Martha Blassnigg – Maps and the Cartography of Time and Consciousness – 2006

Cultural Anthropologist and Film and Media Theorist,
1969 – 2015

First published in the conference Expanding the Space, in collaboration with the
Octubre Centre de Cultura Contemporania, and IAA, Valencia, 2006

Maps, like any text or cultural production, carry political motivations, generic conventions, and symbolic associations within them and pertinently reflect the position of the observer or in other words incorporated subjectivity. I have elaborated the interrelation of popular culture, film and space science elsewhere, but to start I would like to cite a quote by cultural anthropologist and ethnographic filmmaker David MacDougall and in the reading of it replace the word ‘film’ with ‘maps’: “Film is [Maps are] capable of presenting complex networks of images within which a variety of ambiguous cultural constructions and resonances are understood but which are never explicitly acknowledged, or which recur in different combinations.” (MacDougall 1998: 80) What MacDougall describes here with reference to film has a bearing on maps too in that they also present complex networks of images and signifiers that carry cultural constructions and resonances within them while these are not necessarily accessible or obvious for those unfamiliar with the cultural or historical context.

In the following I would like to propose the consideration of two moves in a discussion about maps; one is based on the necessity to recognize the map-maker in the map and the inherent significations and implementations that interact with the interpretative processes and perceptive experiences of the audiences. The discipline of Cultural Anthropology proves useful to this investigation, and as films and maps analogously can be understood as cultural interfaces interrelating the maker with the content and the beholders/audiences, the quote by anthropologist and filmmaker David MacDougall (1998) provides some useful insights to start with. The second move introduces the aspect of time to our reading of maps referring to Bergson’s philosophy to illuminate the process of perception for this context.

To start with the first aspect, as previously mentioned, the discipline of Cultural Anthropology acknowledges the observer as part of the observed, consequently subjectivity constitutes not a defect to be overcome or effaced, but an instrument to be used. As much as the maker of maps unavoidably is incorporated in the very object of her/his investigations, so are the spaces given to the interpretation by the beholder an intrinsic part of the production process and inscribed in the cues and signifiers of the map. This aspect is enforced by MacDougall who reminds us that in recent anthropological writing there is an undercurrent that just as the anthropologist must insert him- or herself experientially in the process of fieldwork, so the audience, reader or beholder must be inserted into the production of the work (1998: 79). The trick of making good maps (or similarly successful films) is not simply to understand the shared codes of representations in a particular cultural context, but also to allude to the relationship of time and space, so as to enable the audiences to engage. Alongside cultural codes such as conventions of significations, desires and expectations, it is above all the sense (position, perspective, place, meaning, etc.) of the ‘self’ within the universe or wider context of the map (or film) that plays a crucial role.

·····

**Set exercise:**
Please answer these questions about the essay on maps and time:
1. At what conference was the essay first published, and in which city?
2. Whose philosophy does the second move draw on to illuminate perception?
3. According to the discipline of Cultural Anthropology, what does subjectivity constitute instead of a defect?

·····

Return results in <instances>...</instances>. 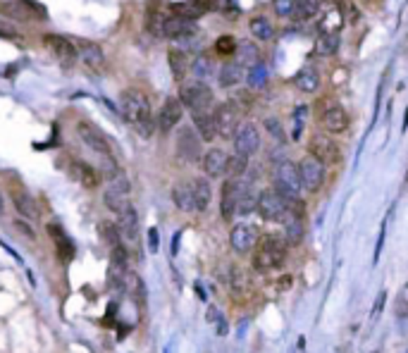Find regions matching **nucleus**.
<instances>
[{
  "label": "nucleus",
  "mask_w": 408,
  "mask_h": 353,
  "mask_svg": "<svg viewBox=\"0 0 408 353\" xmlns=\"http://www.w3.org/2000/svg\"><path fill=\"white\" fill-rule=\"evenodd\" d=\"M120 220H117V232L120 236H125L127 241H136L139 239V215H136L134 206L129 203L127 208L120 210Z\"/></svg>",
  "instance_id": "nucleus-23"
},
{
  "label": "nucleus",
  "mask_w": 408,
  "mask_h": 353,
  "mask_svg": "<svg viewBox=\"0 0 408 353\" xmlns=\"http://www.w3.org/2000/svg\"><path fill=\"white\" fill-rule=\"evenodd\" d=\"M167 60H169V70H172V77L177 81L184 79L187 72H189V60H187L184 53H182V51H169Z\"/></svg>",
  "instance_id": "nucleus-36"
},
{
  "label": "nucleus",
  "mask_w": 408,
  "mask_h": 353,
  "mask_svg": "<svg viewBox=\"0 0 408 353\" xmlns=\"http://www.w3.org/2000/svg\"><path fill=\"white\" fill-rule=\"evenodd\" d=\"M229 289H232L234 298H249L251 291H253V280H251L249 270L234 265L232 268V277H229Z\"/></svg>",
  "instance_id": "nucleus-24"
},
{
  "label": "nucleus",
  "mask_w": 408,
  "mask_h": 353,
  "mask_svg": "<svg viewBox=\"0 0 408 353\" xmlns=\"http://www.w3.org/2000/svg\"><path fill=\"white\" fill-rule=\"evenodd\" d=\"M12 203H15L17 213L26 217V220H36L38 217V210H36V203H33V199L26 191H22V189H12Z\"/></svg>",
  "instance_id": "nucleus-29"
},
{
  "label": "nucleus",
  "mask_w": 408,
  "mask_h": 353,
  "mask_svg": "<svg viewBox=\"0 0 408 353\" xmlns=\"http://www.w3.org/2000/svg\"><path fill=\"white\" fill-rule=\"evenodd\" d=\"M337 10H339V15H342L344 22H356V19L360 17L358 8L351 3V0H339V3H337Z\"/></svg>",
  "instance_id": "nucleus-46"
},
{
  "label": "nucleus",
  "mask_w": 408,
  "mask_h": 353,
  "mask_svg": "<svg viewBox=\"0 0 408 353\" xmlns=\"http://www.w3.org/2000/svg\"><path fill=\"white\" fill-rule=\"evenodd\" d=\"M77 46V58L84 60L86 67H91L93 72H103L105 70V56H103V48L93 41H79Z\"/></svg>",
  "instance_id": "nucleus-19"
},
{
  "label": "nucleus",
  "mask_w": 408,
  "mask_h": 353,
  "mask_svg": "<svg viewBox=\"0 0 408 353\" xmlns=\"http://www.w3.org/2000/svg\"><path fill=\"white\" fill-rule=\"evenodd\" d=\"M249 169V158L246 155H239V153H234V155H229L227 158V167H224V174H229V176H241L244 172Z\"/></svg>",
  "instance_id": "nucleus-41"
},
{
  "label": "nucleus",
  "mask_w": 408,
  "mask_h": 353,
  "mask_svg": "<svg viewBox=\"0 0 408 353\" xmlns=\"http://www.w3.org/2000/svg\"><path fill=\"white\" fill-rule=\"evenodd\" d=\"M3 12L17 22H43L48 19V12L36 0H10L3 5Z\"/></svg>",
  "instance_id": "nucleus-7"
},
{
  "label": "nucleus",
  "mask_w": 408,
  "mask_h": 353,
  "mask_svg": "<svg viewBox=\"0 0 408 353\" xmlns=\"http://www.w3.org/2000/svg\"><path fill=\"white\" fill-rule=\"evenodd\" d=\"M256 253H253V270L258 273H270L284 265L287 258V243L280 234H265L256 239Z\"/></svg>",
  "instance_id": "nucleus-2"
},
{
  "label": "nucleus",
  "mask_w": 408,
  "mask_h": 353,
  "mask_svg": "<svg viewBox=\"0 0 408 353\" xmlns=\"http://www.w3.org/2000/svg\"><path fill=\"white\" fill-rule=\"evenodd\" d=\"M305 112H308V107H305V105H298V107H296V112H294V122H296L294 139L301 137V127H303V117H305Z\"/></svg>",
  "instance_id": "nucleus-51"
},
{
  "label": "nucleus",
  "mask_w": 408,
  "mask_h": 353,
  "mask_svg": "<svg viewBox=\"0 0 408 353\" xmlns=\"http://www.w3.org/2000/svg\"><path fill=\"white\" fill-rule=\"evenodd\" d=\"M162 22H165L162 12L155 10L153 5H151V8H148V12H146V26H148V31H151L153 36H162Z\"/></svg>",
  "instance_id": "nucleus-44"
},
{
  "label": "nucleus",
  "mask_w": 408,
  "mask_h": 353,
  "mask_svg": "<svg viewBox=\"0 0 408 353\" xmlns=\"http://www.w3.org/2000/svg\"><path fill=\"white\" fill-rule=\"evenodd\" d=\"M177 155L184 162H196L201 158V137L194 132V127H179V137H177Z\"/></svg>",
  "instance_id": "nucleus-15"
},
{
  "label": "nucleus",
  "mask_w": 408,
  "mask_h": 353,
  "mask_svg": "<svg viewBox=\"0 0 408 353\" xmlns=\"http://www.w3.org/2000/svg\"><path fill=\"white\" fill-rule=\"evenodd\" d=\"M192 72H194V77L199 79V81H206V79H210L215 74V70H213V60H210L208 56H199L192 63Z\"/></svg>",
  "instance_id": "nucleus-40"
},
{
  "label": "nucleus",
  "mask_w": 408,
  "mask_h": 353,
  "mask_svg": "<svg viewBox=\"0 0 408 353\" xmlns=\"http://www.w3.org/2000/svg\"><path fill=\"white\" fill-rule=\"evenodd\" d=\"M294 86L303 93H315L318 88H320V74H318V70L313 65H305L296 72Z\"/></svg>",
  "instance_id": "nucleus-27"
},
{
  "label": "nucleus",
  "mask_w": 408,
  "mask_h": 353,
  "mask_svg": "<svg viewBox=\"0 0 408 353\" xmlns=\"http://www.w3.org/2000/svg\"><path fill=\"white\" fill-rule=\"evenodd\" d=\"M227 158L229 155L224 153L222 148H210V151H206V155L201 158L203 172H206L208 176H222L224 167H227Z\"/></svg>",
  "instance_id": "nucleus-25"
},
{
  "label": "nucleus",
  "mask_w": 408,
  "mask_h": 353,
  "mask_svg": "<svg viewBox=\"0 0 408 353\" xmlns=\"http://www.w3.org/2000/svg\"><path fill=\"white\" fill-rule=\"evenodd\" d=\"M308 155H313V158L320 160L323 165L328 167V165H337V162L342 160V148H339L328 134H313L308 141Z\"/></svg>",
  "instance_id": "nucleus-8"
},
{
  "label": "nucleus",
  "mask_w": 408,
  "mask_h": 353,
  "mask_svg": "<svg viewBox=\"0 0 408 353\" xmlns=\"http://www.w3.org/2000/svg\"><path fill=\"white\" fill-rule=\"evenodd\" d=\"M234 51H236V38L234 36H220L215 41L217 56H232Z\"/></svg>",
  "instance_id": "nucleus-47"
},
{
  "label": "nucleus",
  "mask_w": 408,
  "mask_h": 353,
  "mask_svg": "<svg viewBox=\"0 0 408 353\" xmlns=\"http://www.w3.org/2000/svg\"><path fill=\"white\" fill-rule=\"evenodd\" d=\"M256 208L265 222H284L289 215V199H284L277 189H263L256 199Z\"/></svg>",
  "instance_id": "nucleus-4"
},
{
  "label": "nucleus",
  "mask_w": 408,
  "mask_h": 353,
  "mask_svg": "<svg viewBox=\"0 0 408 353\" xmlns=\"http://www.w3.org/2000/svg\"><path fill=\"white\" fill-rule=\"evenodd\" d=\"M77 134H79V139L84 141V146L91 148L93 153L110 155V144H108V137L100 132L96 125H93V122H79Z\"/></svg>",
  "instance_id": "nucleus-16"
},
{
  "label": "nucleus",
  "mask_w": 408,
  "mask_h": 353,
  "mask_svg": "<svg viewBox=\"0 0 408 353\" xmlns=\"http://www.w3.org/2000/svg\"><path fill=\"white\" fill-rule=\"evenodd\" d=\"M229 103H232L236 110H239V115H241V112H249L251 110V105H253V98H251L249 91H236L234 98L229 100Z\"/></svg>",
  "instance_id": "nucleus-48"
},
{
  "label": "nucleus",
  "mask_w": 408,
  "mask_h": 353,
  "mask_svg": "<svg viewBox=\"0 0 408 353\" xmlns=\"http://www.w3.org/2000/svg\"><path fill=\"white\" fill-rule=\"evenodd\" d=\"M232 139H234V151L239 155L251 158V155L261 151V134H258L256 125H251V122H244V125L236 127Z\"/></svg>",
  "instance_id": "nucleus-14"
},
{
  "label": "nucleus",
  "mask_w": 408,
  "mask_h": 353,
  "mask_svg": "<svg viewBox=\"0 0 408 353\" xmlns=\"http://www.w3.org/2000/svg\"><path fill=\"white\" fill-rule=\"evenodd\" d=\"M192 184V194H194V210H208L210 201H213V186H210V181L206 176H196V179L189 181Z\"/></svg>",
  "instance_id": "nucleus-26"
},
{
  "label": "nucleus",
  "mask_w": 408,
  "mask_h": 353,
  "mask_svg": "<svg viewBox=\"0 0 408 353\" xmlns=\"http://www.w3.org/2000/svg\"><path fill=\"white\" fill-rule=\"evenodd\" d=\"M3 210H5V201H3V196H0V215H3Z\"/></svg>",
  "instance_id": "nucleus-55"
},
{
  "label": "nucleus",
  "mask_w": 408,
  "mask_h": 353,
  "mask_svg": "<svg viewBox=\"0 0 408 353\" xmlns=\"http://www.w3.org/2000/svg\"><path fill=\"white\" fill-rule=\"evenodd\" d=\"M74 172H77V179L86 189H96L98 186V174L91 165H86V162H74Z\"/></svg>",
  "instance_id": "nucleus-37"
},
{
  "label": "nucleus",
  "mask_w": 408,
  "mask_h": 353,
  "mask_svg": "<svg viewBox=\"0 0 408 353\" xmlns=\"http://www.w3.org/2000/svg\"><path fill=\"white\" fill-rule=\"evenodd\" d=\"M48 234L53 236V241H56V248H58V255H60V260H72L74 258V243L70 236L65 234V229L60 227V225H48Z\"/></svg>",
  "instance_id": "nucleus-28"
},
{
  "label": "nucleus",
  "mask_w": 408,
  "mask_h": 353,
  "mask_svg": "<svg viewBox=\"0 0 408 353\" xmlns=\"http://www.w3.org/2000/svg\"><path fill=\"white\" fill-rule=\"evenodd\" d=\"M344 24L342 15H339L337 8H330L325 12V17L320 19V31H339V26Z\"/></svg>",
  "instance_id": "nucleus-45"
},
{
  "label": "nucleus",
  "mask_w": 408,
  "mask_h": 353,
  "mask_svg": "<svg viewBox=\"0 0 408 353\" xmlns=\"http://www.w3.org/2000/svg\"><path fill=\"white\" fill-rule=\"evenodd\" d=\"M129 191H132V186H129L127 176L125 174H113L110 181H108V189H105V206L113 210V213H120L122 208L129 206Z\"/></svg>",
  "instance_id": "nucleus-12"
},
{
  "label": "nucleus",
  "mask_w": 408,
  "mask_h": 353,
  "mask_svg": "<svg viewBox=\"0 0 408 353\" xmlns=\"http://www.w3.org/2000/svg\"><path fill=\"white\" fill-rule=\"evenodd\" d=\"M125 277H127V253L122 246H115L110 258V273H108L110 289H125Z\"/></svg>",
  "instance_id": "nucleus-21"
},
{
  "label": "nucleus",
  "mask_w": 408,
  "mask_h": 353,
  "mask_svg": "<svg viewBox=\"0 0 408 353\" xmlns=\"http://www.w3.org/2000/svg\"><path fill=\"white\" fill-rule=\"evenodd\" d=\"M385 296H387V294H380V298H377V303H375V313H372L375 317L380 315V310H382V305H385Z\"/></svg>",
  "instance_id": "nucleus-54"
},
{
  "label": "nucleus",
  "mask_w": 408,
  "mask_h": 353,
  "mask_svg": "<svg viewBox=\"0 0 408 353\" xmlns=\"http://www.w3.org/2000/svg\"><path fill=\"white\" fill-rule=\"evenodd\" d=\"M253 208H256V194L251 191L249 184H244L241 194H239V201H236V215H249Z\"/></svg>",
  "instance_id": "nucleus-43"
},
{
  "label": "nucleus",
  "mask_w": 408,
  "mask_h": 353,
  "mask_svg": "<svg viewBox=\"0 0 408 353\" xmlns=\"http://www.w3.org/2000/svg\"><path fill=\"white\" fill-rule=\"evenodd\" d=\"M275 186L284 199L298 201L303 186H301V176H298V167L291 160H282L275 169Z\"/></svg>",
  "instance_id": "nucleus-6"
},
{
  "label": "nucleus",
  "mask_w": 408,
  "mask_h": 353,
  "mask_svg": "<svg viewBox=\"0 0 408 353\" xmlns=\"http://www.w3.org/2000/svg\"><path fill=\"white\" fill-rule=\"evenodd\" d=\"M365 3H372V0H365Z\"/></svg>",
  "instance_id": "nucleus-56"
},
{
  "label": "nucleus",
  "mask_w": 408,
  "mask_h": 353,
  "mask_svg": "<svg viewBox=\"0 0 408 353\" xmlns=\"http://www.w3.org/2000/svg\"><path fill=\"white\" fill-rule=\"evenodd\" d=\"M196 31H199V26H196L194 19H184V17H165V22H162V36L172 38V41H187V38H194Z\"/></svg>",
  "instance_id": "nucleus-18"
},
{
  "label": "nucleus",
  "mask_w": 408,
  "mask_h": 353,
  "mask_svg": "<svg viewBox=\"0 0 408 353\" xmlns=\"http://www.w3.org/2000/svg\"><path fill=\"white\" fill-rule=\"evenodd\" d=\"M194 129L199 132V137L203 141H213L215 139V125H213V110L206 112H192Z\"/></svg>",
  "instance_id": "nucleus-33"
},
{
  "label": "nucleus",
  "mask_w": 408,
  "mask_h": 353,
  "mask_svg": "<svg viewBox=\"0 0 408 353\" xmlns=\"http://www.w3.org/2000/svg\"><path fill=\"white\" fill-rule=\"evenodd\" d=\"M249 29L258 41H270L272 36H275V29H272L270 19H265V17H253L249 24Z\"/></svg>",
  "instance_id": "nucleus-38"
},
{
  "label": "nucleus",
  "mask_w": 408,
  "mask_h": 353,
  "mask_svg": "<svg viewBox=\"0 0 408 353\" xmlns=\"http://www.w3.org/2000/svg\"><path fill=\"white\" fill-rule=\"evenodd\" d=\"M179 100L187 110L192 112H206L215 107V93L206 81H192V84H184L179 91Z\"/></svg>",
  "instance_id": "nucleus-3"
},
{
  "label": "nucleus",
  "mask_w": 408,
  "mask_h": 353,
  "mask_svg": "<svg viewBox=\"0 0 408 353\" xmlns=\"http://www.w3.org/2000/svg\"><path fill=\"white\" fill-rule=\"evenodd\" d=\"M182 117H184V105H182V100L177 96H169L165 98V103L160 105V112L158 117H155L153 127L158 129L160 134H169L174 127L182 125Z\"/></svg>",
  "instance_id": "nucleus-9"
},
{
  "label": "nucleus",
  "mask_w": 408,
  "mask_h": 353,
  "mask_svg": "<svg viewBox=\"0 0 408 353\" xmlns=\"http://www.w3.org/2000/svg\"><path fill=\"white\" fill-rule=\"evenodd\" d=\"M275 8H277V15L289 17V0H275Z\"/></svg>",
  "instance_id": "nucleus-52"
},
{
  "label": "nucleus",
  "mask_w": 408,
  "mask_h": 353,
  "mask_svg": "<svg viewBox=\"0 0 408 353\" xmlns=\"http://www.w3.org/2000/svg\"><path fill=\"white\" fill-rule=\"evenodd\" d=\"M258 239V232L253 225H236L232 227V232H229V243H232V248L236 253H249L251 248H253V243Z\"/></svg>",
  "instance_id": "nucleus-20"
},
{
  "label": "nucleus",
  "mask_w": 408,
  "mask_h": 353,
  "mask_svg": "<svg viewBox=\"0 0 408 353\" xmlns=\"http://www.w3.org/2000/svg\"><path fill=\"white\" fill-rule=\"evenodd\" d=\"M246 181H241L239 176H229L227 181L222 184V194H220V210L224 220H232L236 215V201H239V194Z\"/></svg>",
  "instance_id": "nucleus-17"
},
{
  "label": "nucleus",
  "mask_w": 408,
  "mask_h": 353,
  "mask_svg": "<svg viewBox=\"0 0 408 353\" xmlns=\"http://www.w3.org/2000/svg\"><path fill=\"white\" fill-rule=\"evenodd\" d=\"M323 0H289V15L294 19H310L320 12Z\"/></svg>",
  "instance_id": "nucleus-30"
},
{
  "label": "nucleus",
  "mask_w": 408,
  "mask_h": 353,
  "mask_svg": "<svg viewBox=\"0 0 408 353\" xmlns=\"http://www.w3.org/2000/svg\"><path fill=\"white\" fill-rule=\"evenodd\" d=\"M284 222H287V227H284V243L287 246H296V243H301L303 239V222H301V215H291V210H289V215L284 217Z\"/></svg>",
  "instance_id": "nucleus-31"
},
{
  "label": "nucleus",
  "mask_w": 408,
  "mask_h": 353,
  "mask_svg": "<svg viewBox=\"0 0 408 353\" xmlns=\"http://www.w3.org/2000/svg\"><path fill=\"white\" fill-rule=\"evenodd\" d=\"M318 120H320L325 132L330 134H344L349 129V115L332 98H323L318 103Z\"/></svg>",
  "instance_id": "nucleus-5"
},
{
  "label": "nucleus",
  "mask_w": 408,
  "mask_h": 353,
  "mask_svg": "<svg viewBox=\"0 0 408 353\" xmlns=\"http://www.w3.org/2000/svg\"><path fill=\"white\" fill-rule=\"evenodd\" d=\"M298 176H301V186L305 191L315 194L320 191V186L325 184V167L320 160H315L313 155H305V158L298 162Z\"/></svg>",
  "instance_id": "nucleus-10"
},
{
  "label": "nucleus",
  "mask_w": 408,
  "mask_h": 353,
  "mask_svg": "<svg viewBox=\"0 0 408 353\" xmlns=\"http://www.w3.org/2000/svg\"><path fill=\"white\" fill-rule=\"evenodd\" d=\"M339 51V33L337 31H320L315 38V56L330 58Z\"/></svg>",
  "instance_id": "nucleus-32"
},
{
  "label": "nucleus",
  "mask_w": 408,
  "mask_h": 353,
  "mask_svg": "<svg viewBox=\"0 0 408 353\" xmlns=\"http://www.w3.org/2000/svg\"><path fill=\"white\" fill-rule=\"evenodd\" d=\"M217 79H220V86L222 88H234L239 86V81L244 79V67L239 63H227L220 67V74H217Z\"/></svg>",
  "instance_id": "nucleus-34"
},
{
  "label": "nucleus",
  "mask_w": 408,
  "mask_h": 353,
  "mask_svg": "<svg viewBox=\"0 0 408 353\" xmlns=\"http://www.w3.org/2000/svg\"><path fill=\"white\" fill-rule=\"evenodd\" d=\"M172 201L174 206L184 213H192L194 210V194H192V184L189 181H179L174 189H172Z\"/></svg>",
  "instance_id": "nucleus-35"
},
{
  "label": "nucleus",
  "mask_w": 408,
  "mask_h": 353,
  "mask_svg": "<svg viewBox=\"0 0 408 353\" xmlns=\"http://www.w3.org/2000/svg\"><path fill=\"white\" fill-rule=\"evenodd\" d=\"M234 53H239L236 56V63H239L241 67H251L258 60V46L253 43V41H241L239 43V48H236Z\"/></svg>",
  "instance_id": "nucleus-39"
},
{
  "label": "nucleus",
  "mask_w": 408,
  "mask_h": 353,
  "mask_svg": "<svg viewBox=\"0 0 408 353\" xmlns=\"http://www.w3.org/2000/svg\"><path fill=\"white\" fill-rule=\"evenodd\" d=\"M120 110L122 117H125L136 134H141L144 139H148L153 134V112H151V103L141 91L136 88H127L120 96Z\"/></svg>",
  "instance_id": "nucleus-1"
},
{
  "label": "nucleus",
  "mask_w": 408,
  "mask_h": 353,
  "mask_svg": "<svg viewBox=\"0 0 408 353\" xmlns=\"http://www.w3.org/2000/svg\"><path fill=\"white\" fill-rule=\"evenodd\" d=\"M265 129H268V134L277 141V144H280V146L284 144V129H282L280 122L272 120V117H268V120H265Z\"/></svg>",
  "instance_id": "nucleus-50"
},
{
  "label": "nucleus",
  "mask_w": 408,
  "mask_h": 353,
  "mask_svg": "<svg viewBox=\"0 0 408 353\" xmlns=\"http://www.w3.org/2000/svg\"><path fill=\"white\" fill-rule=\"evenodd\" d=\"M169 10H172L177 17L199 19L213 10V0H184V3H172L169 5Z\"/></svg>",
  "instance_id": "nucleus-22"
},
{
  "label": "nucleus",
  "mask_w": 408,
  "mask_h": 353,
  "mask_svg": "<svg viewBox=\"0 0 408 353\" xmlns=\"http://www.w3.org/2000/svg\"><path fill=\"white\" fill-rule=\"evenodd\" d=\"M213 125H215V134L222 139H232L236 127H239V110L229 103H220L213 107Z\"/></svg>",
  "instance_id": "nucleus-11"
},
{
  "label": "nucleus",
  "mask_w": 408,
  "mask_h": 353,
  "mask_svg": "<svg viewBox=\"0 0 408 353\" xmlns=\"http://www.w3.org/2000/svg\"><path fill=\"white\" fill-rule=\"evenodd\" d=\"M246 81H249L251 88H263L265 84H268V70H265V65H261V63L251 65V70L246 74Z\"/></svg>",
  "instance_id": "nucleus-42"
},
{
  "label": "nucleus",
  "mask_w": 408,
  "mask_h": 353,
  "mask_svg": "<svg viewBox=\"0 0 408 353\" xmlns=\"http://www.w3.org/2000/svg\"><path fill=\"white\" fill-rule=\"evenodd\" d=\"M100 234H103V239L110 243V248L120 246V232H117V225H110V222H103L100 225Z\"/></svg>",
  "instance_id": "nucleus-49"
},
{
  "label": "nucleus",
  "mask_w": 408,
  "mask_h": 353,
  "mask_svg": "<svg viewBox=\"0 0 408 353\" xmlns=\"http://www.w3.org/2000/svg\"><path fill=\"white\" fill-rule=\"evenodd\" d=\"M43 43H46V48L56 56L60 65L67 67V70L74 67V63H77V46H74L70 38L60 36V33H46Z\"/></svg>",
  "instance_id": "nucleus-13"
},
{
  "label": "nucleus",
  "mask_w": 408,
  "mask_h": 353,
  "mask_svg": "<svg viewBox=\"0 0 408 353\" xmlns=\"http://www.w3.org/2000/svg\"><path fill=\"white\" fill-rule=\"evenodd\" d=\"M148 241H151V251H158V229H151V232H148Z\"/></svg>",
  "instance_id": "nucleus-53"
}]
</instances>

·····

**Written answer:**
1. Expanding the Space, in Valencia
2. Bergson's
3. An instrument to be used